Un témoignage glaçant. Aurore, 34 ans, a évoqué à la barre de la cour criminelle les abus sexuels subis par ses sœurs et elle dans le huis clos d’une famille adepte de la secte du Mandarom.
Une fois par mois, il y avait ces réunions. « Une secte dans la secte ». Comme ses deux sœurs, Aurore, 34 ans, a été victime de viols et agressions sexuelles lorsqu’elle était gamine. En toile de fond, le Mandarom, auquel adhéraient son père, Hervé L, et l’un de ses amis, Bernard J., tous deux jugés à Toulouse pour ces faits criminels.
Elle décrit l’emprise au quotidien. « À un niveau rarement rencontré dans l’histoire de l’emprise, sans refuge ». En 1998, Gilbert Bourdin, le gourou et fondateur de la secte décède. Mais c’est à travers le père d’Aurore que le « seigneur » revient parler aux fidèles, lors des fameuses réunions mensuelles.
« Il se faisait passer pour un médium »
« Il se faisait passer pour un médium. Il était mon père, mais dans ces moments-là, sa voix devenait celle du gourou, celle du seigneur, un événement surnaturel », confirme Emmanuel, 36 ans. Le frère d’Aurore dit avoir très longtemps « eu peur de lui ». « Il avait des comportements anormaux, tenait des propos incohérents.
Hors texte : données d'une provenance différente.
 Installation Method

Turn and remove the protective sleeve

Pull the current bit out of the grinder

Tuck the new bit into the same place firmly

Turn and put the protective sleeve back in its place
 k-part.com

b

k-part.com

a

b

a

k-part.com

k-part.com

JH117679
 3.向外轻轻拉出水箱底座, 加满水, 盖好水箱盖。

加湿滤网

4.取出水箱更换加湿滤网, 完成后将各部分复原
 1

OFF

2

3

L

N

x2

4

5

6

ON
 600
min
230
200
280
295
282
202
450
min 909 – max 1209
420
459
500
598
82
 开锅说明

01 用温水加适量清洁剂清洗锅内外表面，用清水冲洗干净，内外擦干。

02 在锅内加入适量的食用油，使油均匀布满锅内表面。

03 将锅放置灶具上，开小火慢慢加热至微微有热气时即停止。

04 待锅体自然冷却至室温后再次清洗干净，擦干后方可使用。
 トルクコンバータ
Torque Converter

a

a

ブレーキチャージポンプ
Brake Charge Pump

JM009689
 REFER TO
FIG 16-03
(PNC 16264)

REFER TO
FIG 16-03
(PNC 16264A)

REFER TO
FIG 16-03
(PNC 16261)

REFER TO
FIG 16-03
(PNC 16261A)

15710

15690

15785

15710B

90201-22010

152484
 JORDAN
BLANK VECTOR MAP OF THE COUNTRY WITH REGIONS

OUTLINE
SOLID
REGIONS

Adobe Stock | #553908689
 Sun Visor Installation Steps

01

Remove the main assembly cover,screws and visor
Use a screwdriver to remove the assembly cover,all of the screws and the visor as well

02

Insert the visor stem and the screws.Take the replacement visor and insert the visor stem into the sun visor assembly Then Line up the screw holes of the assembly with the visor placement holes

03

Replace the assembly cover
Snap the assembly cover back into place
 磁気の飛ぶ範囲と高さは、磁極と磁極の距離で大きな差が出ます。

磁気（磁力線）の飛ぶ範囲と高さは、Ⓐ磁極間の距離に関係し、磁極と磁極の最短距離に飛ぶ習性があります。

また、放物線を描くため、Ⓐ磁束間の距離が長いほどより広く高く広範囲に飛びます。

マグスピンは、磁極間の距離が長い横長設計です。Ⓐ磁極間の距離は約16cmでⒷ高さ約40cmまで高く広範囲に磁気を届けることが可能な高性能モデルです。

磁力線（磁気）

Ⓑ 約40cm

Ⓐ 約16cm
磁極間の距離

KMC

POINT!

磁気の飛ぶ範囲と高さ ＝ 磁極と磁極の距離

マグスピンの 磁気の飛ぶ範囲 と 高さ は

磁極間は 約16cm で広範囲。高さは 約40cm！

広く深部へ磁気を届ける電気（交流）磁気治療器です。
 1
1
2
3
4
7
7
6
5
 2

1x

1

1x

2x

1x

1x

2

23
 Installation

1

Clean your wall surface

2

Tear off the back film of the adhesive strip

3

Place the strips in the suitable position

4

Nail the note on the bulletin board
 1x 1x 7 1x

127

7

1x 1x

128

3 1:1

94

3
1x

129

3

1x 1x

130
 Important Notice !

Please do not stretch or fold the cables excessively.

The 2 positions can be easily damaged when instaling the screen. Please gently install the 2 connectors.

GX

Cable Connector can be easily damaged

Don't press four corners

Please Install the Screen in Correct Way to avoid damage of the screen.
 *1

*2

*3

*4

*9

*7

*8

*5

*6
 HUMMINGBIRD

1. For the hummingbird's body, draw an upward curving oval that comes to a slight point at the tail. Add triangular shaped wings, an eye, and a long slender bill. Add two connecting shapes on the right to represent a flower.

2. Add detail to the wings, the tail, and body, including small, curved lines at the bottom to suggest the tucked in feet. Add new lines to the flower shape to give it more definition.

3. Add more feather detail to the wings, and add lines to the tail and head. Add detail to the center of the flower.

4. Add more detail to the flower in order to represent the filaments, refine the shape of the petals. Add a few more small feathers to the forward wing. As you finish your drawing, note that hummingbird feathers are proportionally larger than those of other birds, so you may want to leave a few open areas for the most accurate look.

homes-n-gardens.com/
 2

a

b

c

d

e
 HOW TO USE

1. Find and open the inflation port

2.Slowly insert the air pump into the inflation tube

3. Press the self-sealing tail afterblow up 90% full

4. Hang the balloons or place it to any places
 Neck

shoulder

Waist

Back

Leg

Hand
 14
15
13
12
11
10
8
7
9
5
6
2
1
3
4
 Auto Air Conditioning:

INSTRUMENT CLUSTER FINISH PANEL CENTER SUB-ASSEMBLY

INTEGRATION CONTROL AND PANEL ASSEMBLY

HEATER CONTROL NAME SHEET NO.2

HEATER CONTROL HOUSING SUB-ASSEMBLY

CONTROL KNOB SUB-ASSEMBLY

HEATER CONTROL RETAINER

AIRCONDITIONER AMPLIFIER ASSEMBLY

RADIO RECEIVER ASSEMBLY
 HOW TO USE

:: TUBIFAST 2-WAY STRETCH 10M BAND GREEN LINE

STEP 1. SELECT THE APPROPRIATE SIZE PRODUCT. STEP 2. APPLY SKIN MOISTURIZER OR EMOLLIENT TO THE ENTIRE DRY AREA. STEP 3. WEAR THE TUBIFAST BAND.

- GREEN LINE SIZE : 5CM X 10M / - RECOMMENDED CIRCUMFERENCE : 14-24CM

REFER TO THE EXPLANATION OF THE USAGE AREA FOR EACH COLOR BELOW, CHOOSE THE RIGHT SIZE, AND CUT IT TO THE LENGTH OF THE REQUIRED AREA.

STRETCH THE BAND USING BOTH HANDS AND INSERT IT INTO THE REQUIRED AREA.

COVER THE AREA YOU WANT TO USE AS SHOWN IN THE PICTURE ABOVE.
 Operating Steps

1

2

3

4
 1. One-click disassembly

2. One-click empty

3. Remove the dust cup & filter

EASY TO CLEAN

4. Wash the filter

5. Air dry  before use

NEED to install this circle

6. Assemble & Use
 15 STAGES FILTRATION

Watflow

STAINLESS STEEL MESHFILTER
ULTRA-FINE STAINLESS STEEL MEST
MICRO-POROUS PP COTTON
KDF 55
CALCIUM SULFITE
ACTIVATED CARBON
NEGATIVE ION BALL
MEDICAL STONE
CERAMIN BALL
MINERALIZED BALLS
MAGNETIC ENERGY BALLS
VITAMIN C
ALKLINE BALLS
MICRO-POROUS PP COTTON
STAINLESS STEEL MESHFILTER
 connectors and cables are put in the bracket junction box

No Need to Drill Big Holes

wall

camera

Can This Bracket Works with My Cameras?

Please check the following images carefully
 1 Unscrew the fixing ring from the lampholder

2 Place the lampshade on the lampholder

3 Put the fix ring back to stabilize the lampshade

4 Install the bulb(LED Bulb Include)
Il était violent, partait au quart de tour. Il faisait le gentil dehors. Personne n’a connu ce qu’on a vécu dans le cadre intime ».
C’est dans ce huis clos oppressant, étouffant, dysfonctionnel, qu’ont grandi ces quatre enfants. Une mère absente, absorbée par ses croyances. Un père illuminé, à la dérive sur le plan psychique. Jusqu’à la révélation des faits, des années plus tard par Lucie, la jumelle d’Aurore. Une scène de bain qui dérape, avec le « grand ami » Bernard (ce qu’il nie). Les « p’tites sœurs », comme on les surnomme, ont 6 ans.
« Je repasse cette scène, ça me pétrifie »
« On sort de la baignoire. Il nous parle d’un jeu. Je me vois assise nue sur le tapis de bain. J’ai la vue occultée. J’entends le bruit d’un pantalon. On m’attrape la main et on la pose sur quelque chose. Sans poil et avec poils. C’était rapide comme contact. Comme une caresse ».
Aurore ne comprend pas. « Sur le coup, je n’ai pas vu le mal. J’étais une gamine ». Avant de ne pas vouloir comprendre.
Quand le mal-être de sa jumelle explose en 2017, la vérité crue s’impose. « C’était son sexe. Je repasse cette scène et ça me pétrifie ». Une réunion est organisée entre la mère des jumelles et Bernard. « Je refuse d’y assister, se blâme Aurore. On avait une mission tellement importante, sauver la planète et que vienne un âge nouveau. L’individu n’était rien. J’ai même dit à ma sœur : t’es contente, t’as foutu la merde ! ».
L’entre-soi l’emporte. « On était entourés d’adultes hypocrites qui ne nous aidaient pas et nous traitaient de menteurs. Il a fallu accepter qu’on était seuls », se désespère Emmanuel. Lucie s’enfonce. Elle commet l’irréparable. « Son départ a été balayé d’un revers de la main, pire qu’un chien », sanglote Aurore, défendue par Me Pierre Alfort et Me Alice Collinet.
« Je planais, il y avait des couleurs… »
Car « l’incarnation du gourou » organisait lui-même des soirées méditation perverses chez lui. La fameuse « farine » (aux psychotropes ?) qu’il fallait avaler. « Je planais, il y avait des couleurs », se remémore Myriam, l’aînée de la fratrie, devenue « une maman triste » qui « pense au suicide tous les jours ». Un soir, encore mineure, elle émerge sur son lit. « Mon père était en train de baisser ma culotte et de regarder mon sexe. Après, je n’ai aucun souvenir ».
Aurore, elle, a pris le même cocktail. « Et deux kirs framboise ». Cette autre nuit, elle se réveille avec le pénis de son père en elle. « J’écarte la couverture de mon visage. Je pleure. Je demande à mon père d’arrêter. Il remet la couverture. Je sombre à nouveau. Le lendemain matin, il était jovial, prévenant : tu as bien dormi ma chérie ? J’avais des sensations au niveau du sexe, sinon, vu l’effrayante normalité de ce petit-déjeuner, je me serais dit que j’avais rêvé ».
Les deux accusés encourent un maximum de 20 ans de prison. Le verdict est attendu vendredi.